SECTION 3. Secured Party’s Control of the Pledged Account. If at any time the Financial Institution shall receive from the Secured Party any entitlement order (i.e., an order directing transfer or redemption of any financial asset relating to the Pledged Account), the Financial Institution shall comply with such entitlement order without further consent by the Pledgor or any other person.
SECTION 4. Pledgor’s Access to the Pledged Account. It is understood and agreed that until this Agreement is terminated in accordance with the terms hereof, the Financial Institution shall not comply with entitlement orders of the Pledgor or any person other than the Secured Party without the express consent of the Secured Party to each such entitlement order.
SECTION 5. Subordination of Lien; Waiver of Set-Off. In the event that the Financial Institution has or subsequently obtains by agreement, by operation of law or otherwise a security interest in the Pledged Account or any financial assets, cash or other property credited thereto, the Financial Institution hereby agrees that such security interest shall be subordinate to the security interest of the Secured Party. The financial assets, money and other items credited to the Pledged Account will not be subject to deduction, set-off, banker’s lien, or any other right in favor of any person other than the Secured Party (except that the Financial Institution may set off (i) all amounts due to the Financial Institution in respect of customary fees and expenses for the routine maintenance and operation of the respective Pledged Account and (ii) the face amount of any checks which have been credited to such Pledged Account but are subsequently returned unpaid because of uncollected or insufficient funds).

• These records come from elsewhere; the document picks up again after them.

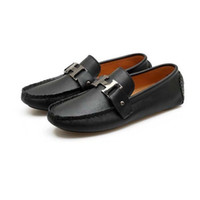Wholesale Luxury Mens Casual Comfort Shoes Fashion Loafer Slip on For Men Walking Career Shoe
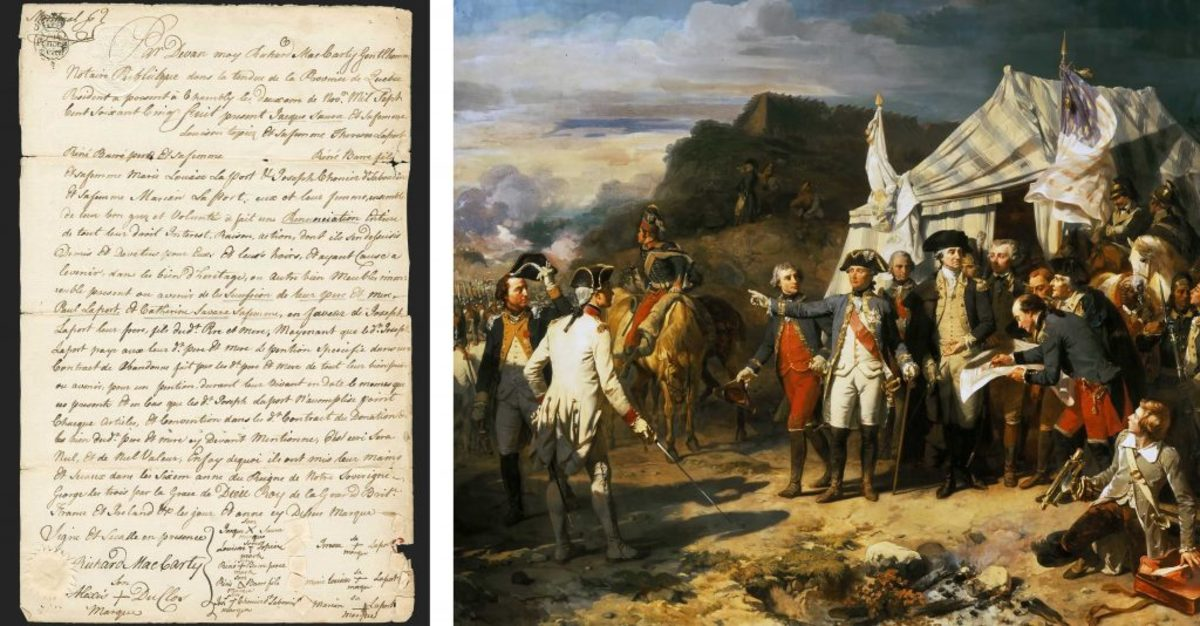 (Courtesy of Siegel Auction Gallery); The Battle of Yorktown (Credit: Fine Art Images/Heritage Images/Getty Images)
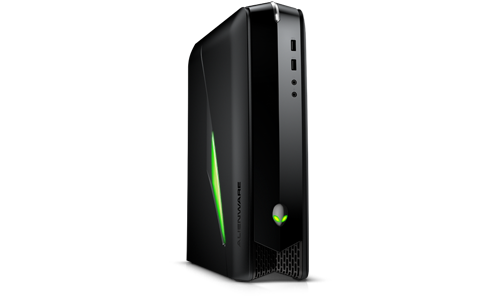 Support for Alienware X51 R3 | Drivers & downloads | Dell US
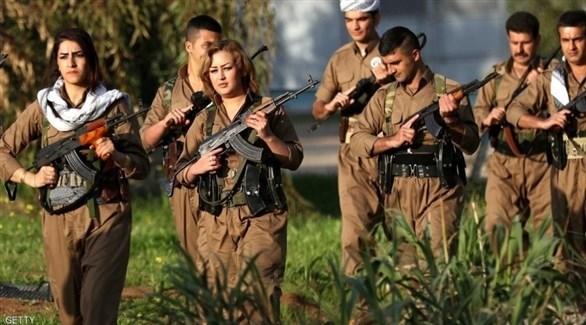 مسلحون أكراد (أرشيف)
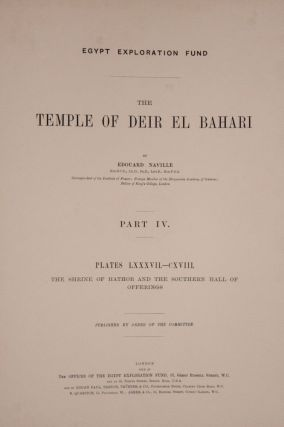 Deir el-Bahari, complete set of 7 volumes: Introduction volume: its plan, its founders and its first explorers. Part I (Pl. I-XXIV): The North-Western end of the upper platform. Part II (Pl. XXV-LV): The ebony shrine. Northern half of the middle platform. Part III (Pl. LVI-LXXXVI): End of northern half and southern half of the middle platform. Part IV (Pl. LXXXVII-CXVIII): The shrine of Hathor and the southern hall of offerings. Part V (Pl. CXIX-CL): The upper court and sanctuary. Part VI (Pl. CLI-CLXXIV): The lower terrace, additions and plans.[newline]M1197-25.jpg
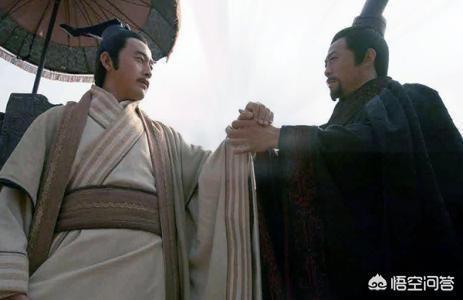 為何秦惠文王要車裂商鞅?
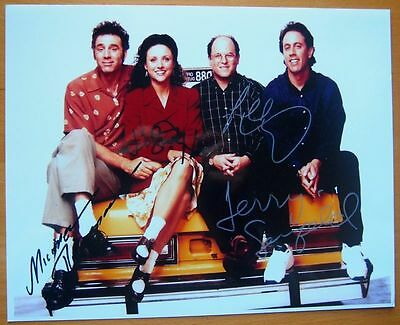 "Jerry Seinfeld Glossy 8"" X 10"" Reprint Of Original Photo"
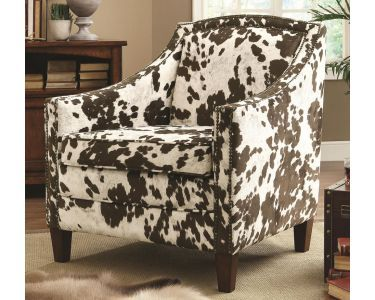 Cow Pattern Accent Arm Chair Patterned Chair Coaster Furniture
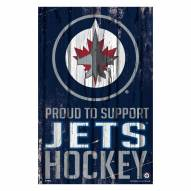 Winnipeg Jets Proud to Support Wood Sign
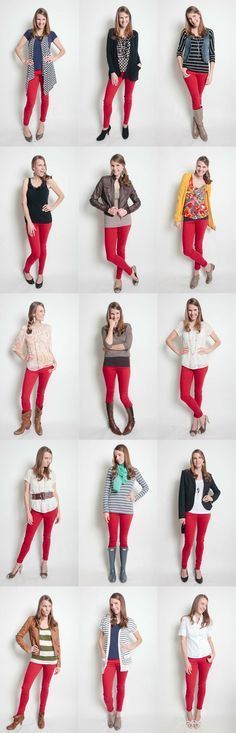 How to wear your new red jeans                                                                                                                                                                                 More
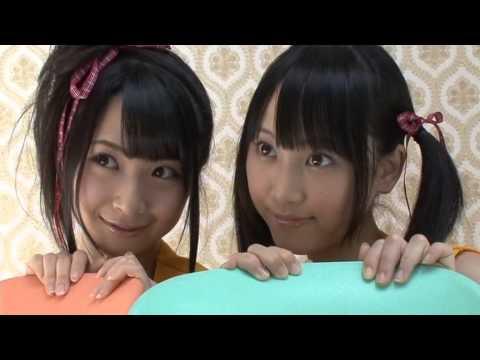 SKE48-Matsui Rena & Takayanagi AkaneYoung Animal Vol 19 Accessory DVD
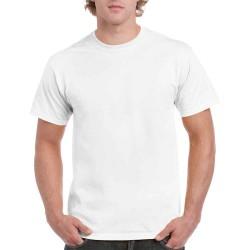 T-Shirt Gildan 102.09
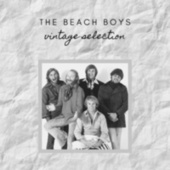 The Beach Boys - Vintage Selection de The Beach Boys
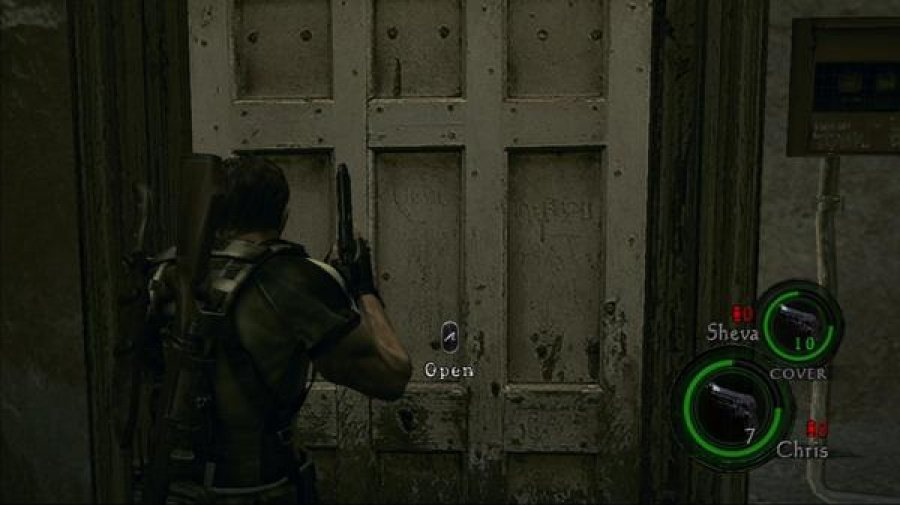 Resident Evil 5: Gold Edition Review - Screenshot 1 of 6
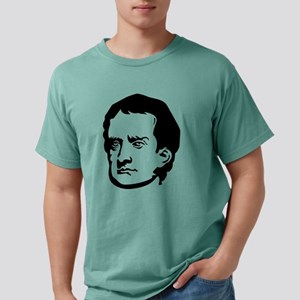 Researchers and their inventions: Newton B T-Shirt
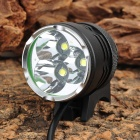 B31 3 x Cree XM-L T6 1800~2500lm 3-Mode White Bicycle Light - Black (4 x 18650)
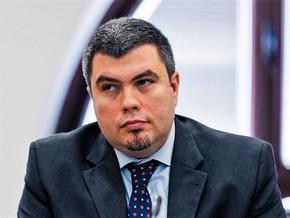 Маричиќ: Ставот на Заев е и партиски став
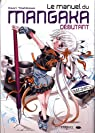 Le manuel du mangaka débutant par Yoshikawa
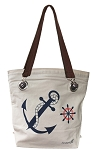 Anchors Away Cover ($16.99 when bought with complete purse)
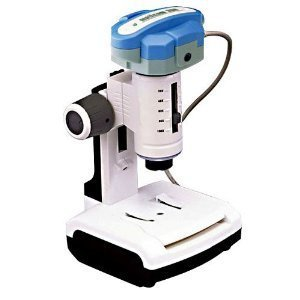 Motic DS-300 (For Kids) Digital Microscope with variety samples and great software for kids (Windows 7,8 &10 compatible) by Motic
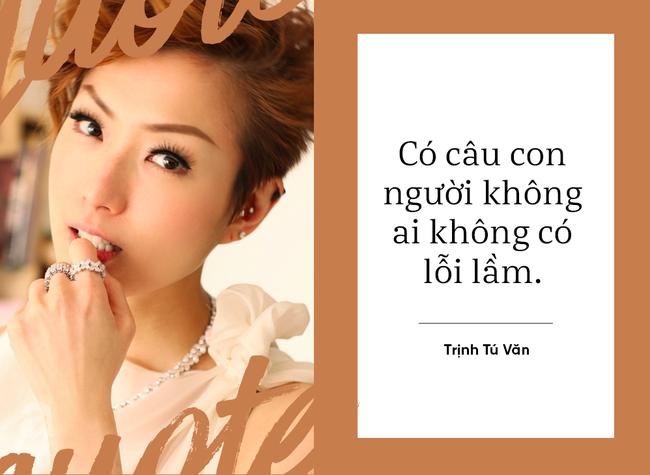 Hoàng Thùy Linh lần đầu phản ứng trước tin đồn là người thứ ba; Phạm Quỳnh Anh triết lý về phụ nữ hậu hôn nhân - Ảnh 8.
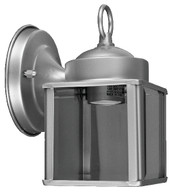 Lantern Style Porch Fixture Brushed Nickel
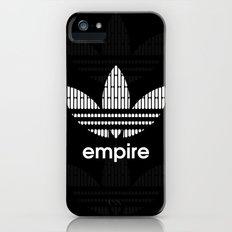 Star Wars-Empire iPhone (5, 5s) Slim Case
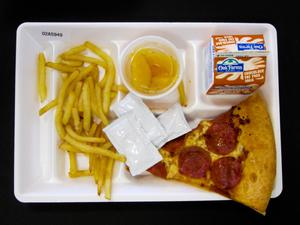 Primary view of object titled 'Student Lunch Tray: 02_20110411_02A5949'.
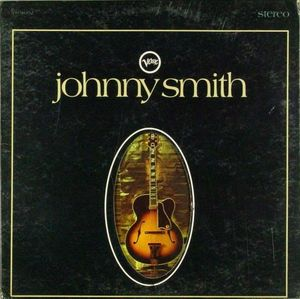Johnny_Smith___1967___Johnny_Smith__Verve_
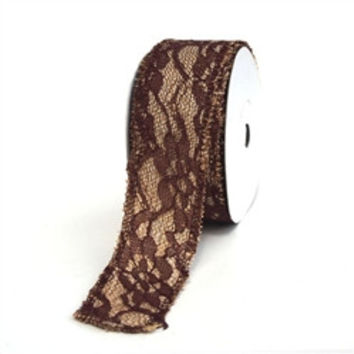 Faux Burlap and Lace Ribbon, 1-1/2-inch, 10-yard, Brown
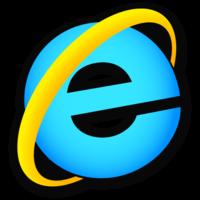 Покойся с миром Internet Explorer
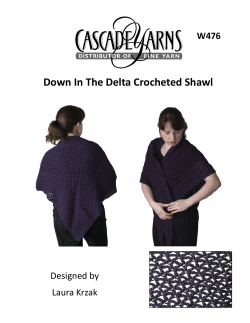 Down In The Delta Crocheted Shawl W476 Designed by Laura Krzak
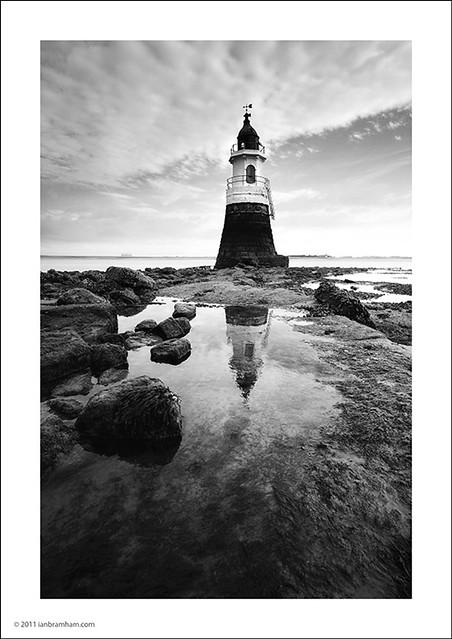 Plover Scar Lighthouse - 2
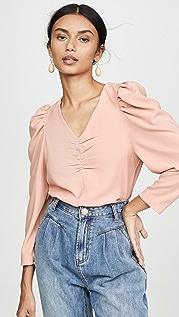 Hofmann Copenhagen Mira 女式衬衫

SECTION 6. Governing Law. This Agreement and any dispute, claim or controversy arising out of or relating to this Agreement (whether arising in contract, tort or otherwise) shall be governed by, and construed and interpreted in accordance with, the law of the State of New York without regard to conflicts of law rules that would result in the application of a different governing law (other than any mandatory provisions of the UCC relating to the law governing perfection and effect of perfection or priority of the security interests). Regardless of any provision in any other agreement, for purposes of the UCC, with respect to the Pledged Account, New York shall be deemed to be the securities intermediary’s jurisdiction (within the meaning of Section 8-110 of the UCC). The Pledged Account shall be governed by the laws of the State of New York.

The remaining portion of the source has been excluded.